→ **Exercise prompt**
Reproduce the data below, swapping every "the viewer" for "the observer" and keeping everything else the same.

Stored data
****

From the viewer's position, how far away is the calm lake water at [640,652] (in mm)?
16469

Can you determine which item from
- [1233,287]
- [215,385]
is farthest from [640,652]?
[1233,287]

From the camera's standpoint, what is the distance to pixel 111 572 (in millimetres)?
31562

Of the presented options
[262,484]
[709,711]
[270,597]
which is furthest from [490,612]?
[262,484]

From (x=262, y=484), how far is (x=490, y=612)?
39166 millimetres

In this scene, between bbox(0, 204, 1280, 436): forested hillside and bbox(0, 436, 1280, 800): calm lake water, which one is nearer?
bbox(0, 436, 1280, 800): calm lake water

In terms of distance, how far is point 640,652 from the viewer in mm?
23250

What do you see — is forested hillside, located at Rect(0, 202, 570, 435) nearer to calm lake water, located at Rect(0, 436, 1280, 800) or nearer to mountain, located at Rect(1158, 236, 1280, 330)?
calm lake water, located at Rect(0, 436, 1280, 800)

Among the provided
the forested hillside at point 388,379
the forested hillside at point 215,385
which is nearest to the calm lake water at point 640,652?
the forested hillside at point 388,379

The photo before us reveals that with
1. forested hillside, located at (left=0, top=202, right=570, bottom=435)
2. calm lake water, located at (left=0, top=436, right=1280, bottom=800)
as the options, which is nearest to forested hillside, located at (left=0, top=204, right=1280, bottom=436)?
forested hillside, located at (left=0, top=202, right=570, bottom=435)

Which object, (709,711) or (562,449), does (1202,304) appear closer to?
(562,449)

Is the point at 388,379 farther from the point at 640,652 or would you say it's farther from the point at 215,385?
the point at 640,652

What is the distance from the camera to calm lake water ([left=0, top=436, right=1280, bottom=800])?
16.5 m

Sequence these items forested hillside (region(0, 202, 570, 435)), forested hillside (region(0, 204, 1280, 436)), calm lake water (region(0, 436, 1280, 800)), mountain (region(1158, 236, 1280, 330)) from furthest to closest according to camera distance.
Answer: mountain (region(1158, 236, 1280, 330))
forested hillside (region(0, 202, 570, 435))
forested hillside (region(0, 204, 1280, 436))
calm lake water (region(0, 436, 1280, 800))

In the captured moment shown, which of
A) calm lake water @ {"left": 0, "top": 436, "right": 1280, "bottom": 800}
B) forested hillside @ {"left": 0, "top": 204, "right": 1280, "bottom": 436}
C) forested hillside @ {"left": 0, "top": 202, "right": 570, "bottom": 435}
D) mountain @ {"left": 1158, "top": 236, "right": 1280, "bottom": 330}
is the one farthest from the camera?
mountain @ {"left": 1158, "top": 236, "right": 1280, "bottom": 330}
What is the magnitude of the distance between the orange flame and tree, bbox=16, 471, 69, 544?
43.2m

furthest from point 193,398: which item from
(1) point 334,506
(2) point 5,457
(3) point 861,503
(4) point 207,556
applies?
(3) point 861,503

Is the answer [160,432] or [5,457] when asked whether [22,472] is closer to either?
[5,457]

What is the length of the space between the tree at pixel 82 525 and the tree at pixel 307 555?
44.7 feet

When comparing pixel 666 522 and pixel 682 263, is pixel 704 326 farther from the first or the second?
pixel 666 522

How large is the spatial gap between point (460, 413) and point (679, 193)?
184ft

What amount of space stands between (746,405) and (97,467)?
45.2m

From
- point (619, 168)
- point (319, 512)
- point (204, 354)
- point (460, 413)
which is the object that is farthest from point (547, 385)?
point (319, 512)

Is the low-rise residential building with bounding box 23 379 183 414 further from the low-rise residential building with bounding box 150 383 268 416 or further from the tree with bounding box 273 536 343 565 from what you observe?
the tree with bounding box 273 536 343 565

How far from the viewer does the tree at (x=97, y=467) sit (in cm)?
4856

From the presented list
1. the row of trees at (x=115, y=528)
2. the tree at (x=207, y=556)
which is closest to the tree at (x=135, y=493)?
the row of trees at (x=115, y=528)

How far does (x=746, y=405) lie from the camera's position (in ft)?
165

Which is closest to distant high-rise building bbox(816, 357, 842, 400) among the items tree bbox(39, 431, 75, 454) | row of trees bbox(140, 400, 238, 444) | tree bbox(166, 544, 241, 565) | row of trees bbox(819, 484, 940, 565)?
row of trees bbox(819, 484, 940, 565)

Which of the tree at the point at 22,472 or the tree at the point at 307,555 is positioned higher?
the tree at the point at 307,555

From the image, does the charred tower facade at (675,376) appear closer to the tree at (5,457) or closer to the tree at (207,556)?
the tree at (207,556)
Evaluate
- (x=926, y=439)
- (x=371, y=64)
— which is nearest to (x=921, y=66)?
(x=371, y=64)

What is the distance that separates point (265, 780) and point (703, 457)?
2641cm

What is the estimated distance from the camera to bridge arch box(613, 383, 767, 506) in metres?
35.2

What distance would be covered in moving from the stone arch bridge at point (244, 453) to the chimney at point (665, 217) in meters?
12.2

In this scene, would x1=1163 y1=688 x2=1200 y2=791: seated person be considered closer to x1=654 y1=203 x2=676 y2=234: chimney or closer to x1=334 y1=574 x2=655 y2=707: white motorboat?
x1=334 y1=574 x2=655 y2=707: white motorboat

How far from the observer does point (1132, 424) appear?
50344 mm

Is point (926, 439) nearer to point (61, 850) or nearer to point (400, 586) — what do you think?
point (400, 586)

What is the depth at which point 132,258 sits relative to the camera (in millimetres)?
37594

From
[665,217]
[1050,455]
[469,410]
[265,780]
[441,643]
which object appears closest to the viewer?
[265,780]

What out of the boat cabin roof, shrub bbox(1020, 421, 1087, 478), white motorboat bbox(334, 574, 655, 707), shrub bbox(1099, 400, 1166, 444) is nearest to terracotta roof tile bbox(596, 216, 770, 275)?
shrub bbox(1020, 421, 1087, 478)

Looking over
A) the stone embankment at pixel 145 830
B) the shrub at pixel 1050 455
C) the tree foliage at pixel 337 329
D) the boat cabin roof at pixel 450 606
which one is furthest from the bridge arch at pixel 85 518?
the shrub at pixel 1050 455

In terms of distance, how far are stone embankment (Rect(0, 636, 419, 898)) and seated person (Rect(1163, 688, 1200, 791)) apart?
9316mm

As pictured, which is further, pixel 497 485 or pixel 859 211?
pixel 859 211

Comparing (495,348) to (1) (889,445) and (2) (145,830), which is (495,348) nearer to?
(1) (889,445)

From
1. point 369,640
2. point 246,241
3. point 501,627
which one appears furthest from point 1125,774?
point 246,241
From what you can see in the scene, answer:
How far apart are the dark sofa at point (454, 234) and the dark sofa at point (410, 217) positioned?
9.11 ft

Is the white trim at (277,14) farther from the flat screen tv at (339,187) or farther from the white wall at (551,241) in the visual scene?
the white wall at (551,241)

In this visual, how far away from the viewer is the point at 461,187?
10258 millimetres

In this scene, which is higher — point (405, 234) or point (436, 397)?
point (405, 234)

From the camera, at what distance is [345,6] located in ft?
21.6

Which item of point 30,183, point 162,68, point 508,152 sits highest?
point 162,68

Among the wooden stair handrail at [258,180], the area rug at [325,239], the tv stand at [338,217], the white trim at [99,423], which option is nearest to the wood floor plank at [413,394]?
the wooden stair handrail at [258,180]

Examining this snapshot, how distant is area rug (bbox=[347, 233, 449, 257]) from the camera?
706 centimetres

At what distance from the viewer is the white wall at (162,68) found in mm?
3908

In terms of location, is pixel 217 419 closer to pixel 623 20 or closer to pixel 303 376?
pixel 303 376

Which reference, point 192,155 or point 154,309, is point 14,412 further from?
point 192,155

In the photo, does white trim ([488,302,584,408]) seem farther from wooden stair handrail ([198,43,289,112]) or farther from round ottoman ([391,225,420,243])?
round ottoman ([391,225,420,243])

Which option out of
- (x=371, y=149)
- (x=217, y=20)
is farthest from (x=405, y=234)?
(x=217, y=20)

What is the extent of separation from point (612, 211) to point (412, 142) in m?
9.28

****

→ **Written solution**
From the observer's position, how far away is the calm lake water at [640,652] (in mm)?
16469

Can you determine which item from
- [1233,287]
- [215,385]
is farthest from [640,652]?
[1233,287]

From the camera's standpoint, what is the distance to pixel 111 572 (in millimetres)?
31562

Of the presented options
[262,484]
[709,711]
[270,597]
which is furthest from [490,612]?
[262,484]

From (x=262, y=484), how far is (x=490, y=612)?
39166 millimetres

In this scene, between bbox(0, 204, 1280, 436): forested hillside and bbox(0, 436, 1280, 800): calm lake water, which one is nearer?
bbox(0, 436, 1280, 800): calm lake water

In terms of distance, how far is point 640,652 from the observer in mm?
23250

What do you see — is forested hillside, located at Rect(0, 202, 570, 435) nearer to calm lake water, located at Rect(0, 436, 1280, 800) or nearer to mountain, located at Rect(1158, 236, 1280, 330)?
calm lake water, located at Rect(0, 436, 1280, 800)

Among the provided
the forested hillside at point 388,379
the forested hillside at point 215,385
which is nearest to the calm lake water at point 640,652?
the forested hillside at point 388,379

The photo before us reveals that with
1. forested hillside, located at (left=0, top=202, right=570, bottom=435)
2. calm lake water, located at (left=0, top=436, right=1280, bottom=800)
as the options, which is nearest to forested hillside, located at (left=0, top=204, right=1280, bottom=436)?
forested hillside, located at (left=0, top=202, right=570, bottom=435)

Which object, (709,711) or (562,449), does (1202,304) appear closer to?
(562,449)

Is the point at 388,379 farther from the point at 640,652 or would you say it's farther from the point at 215,385?
the point at 640,652

What is the distance from the camera to calm lake water ([left=0, top=436, right=1280, bottom=800])?
16.5 m

Sequence these items forested hillside (region(0, 202, 570, 435)), forested hillside (region(0, 204, 1280, 436)), calm lake water (region(0, 436, 1280, 800)), mountain (region(1158, 236, 1280, 330)) from furthest to closest according to camera distance.
Answer: mountain (region(1158, 236, 1280, 330))
forested hillside (region(0, 202, 570, 435))
forested hillside (region(0, 204, 1280, 436))
calm lake water (region(0, 436, 1280, 800))

In the captured moment shown, which of
A) calm lake water @ {"left": 0, "top": 436, "right": 1280, "bottom": 800}
B) forested hillside @ {"left": 0, "top": 204, "right": 1280, "bottom": 436}
C) forested hillside @ {"left": 0, "top": 202, "right": 570, "bottom": 435}
D) mountain @ {"left": 1158, "top": 236, "right": 1280, "bottom": 330}
is the one farthest from the camera?
mountain @ {"left": 1158, "top": 236, "right": 1280, "bottom": 330}
What is the magnitude of the distance between the orange flame and tree, bbox=16, 471, 69, 544?
43.2m

furthest from point 193,398: which item from
(1) point 334,506
(2) point 5,457
(3) point 861,503
(4) point 207,556
applies?
(3) point 861,503

Is the answer [160,432] or [5,457] when asked whether [22,472] is closer to either?
[5,457]

What is the length of the space between the tree at pixel 82 525 and the tree at pixel 307 555?
44.7 feet

When comparing pixel 666 522 and pixel 682 263, is pixel 704 326 farther from the first or the second?
pixel 666 522

How large is the spatial gap between point (460, 413) and point (679, 193)?
184ft

What amount of space stands between (746,405) and (97,467)?
45.2m

From
- point (619, 168)
- point (319, 512)
- point (204, 354)
- point (460, 413)
which is the object that is farthest from point (547, 385)?
point (319, 512)

Is the low-rise residential building with bounding box 23 379 183 414 further from the low-rise residential building with bounding box 150 383 268 416 or further from the tree with bounding box 273 536 343 565 from what you observe?
the tree with bounding box 273 536 343 565

How far from the observer does the tree at (x=97, y=467) sit (in cm)?
4856

From the presented list
1. the row of trees at (x=115, y=528)
2. the tree at (x=207, y=556)
which is closest to the tree at (x=135, y=493)?
the row of trees at (x=115, y=528)

How far does (x=746, y=405) lie from the camera's position (in ft)?
165

Which is closest to distant high-rise building bbox(816, 357, 842, 400) among the items tree bbox(39, 431, 75, 454) | row of trees bbox(140, 400, 238, 444) | tree bbox(166, 544, 241, 565) | row of trees bbox(819, 484, 940, 565)?
row of trees bbox(819, 484, 940, 565)

Which of the tree at the point at 22,472 or the tree at the point at 307,555 is positioned higher?
the tree at the point at 307,555

From the image, does the charred tower facade at (675,376) appear closer to the tree at (5,457) or closer to the tree at (207,556)?
the tree at (207,556)
Evaluate
- (x=926, y=439)
- (x=371, y=64)
— which is nearest to (x=921, y=66)?
(x=371, y=64)

What is the distance that separates point (265, 780) and point (703, 457)?
2641cm

What is the estimated distance from the camera to bridge arch box(613, 383, 767, 506) in metres?
35.2

What distance would be covered in moving from the stone arch bridge at point (244, 453) to the chimney at point (665, 217) in meters?
12.2

In this scene, would x1=1163 y1=688 x2=1200 y2=791: seated person be considered closer to x1=654 y1=203 x2=676 y2=234: chimney or closer to x1=334 y1=574 x2=655 y2=707: white motorboat?
x1=334 y1=574 x2=655 y2=707: white motorboat

How far from the observer does point (1132, 424) appear?
50344 mm

Is point (926, 439) nearer to point (61, 850) or nearer to point (400, 586) — what do you think?
point (400, 586)

What is the depth at which point 132,258 sits relative to the camera (in millimetres)?
37594

From
[665,217]
[1050,455]
[469,410]
[265,780]
[441,643]
which object appears closest to the observer?
[265,780]

What out of the boat cabin roof, shrub bbox(1020, 421, 1087, 478), white motorboat bbox(334, 574, 655, 707), shrub bbox(1099, 400, 1166, 444) is nearest to terracotta roof tile bbox(596, 216, 770, 275)?
shrub bbox(1020, 421, 1087, 478)

Looking over
A) the stone embankment at pixel 145 830
B) the shrub at pixel 1050 455
C) the tree foliage at pixel 337 329
D) the boat cabin roof at pixel 450 606
which one is furthest from the bridge arch at pixel 85 518?
the shrub at pixel 1050 455

In terms of distance, how far are stone embankment (Rect(0, 636, 419, 898)) and seated person (Rect(1163, 688, 1200, 791)) apart?
9316mm

As pictured, which is further, pixel 497 485 or pixel 859 211?
pixel 859 211

Comparing (495,348) to (1) (889,445) and (2) (145,830), which is (495,348) nearer to?
(1) (889,445)

From
1. point 369,640
2. point 246,241
3. point 501,627
which one appears furthest from point 1125,774?
point 246,241
From what you can see in the scene, answer:
How far apart are the dark sofa at point (454, 234) and the dark sofa at point (410, 217) positioned?
9.11 ft

Is the white trim at (277,14) farther from the flat screen tv at (339,187) or farther from the white wall at (551,241) in the visual scene?
the white wall at (551,241)

In this visual, how far away from the observer is the point at 461,187?
10258 millimetres

In this scene, which is higher — point (405, 234) or point (436, 397)?
point (405, 234)

From the camera, at what distance is [345,6] located in ft?
21.6

Which item of point 30,183, point 162,68, point 508,152 sits highest?
point 162,68

Among the wooden stair handrail at [258,180], the area rug at [325,239], the tv stand at [338,217], the white trim at [99,423], which option is nearest to the wood floor plank at [413,394]?
the wooden stair handrail at [258,180]

Examining this snapshot, how distant is area rug (bbox=[347, 233, 449, 257]) from the camera?
706 centimetres

At what distance from the observer is the white wall at (162,68) found in mm?
3908

In terms of location, is pixel 217 419 closer to pixel 623 20 or closer to pixel 303 376?
pixel 303 376

Which reference, point 192,155 or point 154,309, is point 14,412 further from?
point 192,155

In the photo, does white trim ([488,302,584,408]) seem farther from wooden stair handrail ([198,43,289,112]) or farther from round ottoman ([391,225,420,243])?
round ottoman ([391,225,420,243])

Which option out of
- (x=371, y=149)
- (x=217, y=20)
is farthest from (x=405, y=234)?
(x=217, y=20)

What is the extent of separation from point (612, 211) to point (412, 142) in m?
9.28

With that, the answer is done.